Racial Profiling gibt es bei der
deutschen Polizei und in vielen anderen Ländern. Gerne auch bei Politikern, vor
allem nach Silvester. Worüber nie gesprochen wird: Social Profiling. Du bist
nicht ordentlich gekämmt und adrett gekleidet? Du siehst nicht aus wie Philipp
Amthor? Dann werden wir dir mal auf den Zahn fühlen, Freundchen.
Wenn ich in den achtziger und
neunziger Jahren in die Niederlande gefahren bin, wurde ich bei der Ausreise
regelmäßig gefilzt. Ob ich zum Formel 1-Grand Prix in Zandvoort gefahren bin, mir
auf einem Städtetrip Amsterdam angeschaut oder einen Strandurlaub gemacht habe.

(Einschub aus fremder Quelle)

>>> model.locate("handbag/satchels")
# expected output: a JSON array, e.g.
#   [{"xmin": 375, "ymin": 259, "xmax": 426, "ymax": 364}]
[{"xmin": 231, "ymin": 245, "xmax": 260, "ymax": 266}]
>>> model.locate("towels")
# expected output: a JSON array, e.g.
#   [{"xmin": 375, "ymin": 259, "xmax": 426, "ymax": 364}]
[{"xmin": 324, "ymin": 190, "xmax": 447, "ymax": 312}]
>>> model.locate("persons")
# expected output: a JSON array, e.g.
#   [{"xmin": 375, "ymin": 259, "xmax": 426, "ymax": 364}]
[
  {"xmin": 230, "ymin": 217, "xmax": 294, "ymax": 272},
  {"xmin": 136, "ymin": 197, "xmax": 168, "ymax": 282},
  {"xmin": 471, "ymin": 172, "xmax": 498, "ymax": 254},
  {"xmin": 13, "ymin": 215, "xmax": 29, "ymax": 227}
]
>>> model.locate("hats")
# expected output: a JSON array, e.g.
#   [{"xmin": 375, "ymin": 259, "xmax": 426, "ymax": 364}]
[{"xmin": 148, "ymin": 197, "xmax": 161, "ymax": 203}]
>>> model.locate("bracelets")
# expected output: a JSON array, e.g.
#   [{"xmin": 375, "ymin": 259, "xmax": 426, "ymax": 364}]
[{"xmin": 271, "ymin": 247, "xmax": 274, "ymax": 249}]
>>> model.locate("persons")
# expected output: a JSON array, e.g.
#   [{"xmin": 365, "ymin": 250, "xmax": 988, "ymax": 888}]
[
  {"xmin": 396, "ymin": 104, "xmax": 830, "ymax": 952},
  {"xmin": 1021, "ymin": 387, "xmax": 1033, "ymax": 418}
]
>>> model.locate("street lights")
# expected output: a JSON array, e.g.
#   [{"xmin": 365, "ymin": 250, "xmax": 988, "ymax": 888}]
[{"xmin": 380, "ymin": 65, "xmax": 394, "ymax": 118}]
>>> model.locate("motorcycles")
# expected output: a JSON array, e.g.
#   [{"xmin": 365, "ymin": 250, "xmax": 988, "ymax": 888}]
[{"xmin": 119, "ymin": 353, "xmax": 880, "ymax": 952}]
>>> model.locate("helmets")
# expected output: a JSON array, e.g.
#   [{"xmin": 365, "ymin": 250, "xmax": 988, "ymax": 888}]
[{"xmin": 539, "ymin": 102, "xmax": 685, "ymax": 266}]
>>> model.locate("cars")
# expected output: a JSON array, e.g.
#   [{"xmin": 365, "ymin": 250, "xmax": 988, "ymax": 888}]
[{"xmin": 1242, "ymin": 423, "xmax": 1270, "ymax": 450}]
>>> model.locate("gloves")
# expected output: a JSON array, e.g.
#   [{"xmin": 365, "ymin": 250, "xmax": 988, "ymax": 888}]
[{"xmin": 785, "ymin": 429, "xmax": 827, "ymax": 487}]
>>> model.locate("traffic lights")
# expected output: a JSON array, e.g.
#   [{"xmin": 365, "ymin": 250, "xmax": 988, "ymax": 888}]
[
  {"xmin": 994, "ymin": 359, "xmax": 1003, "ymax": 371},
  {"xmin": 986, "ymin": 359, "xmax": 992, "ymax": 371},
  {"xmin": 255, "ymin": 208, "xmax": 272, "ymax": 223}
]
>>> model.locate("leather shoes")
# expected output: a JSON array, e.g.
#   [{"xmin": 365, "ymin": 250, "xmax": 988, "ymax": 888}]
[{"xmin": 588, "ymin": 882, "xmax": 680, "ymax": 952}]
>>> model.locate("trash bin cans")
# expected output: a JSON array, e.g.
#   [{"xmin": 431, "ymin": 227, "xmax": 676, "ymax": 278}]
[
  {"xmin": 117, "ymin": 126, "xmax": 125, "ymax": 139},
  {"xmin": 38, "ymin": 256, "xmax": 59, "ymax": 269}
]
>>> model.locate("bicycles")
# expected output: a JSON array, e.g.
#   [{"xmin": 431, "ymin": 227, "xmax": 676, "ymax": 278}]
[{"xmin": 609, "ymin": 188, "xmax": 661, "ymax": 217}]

Ich hatte lange Haare, war unrasiert, trug eine zerschlissene Jeansjacke oder
irgendwas aus schwarzem Leder. Das reichte. Manchmal hat der deutsche Zoll
unser Auto eine halbe Stunde lang nach Drogen durchsucht. Währenddessen
verhörte uns ein Zöllner. „Sagt doch endlich, wo ihr das Gras versteckt habt.
Spart uns die Arbeit. Dann bekommt ihr eine Anzeige und könnt weiterfahren.“ Einmal
musste ich aufs Klo. Ein Zöllner brachte mich in eine Gefängniszelle und
beobachtete mich an der Tür, ob ich auch nichts in die Toilettenschüssel
schmeiße. Zum Glück musste ich nur pinkeln.
In Texas wurden wir 1993 nachts
auf einer einsamen Landstraße verhaftet. Meine Reisebegleiterin hatte ein
Hippie-Kleid an, sehr kurze knallrote Haare und war barfuß. In Handschellen
gings aufs Polizeirevier. Die berühmten Fotos mit der Nummer wurden gemacht,
Fingerabdrücke genommen und ein Verhör durchgeführt. Nach einer Nacht in der
Zelle gingen wir, die Hände auf den Rücken gefesselt, links und rechts von
Polizisten flankiert, zum Gericht. Wir bekamen beide 75 Dollar Strafe für
„public intoxication“, weil auf dem Rücksitz eine Whiskyflasche ohne bottle bag
lag. In der Nacht hatten sie unseren Mietwagen auseinandergenommen, als sie
nach Drogen suchten. Selbst die Türverkleidungen hatten sie abmontiert,
einzelne Kleinteile fehlten. Dann mussten wir die Stadt verlassen.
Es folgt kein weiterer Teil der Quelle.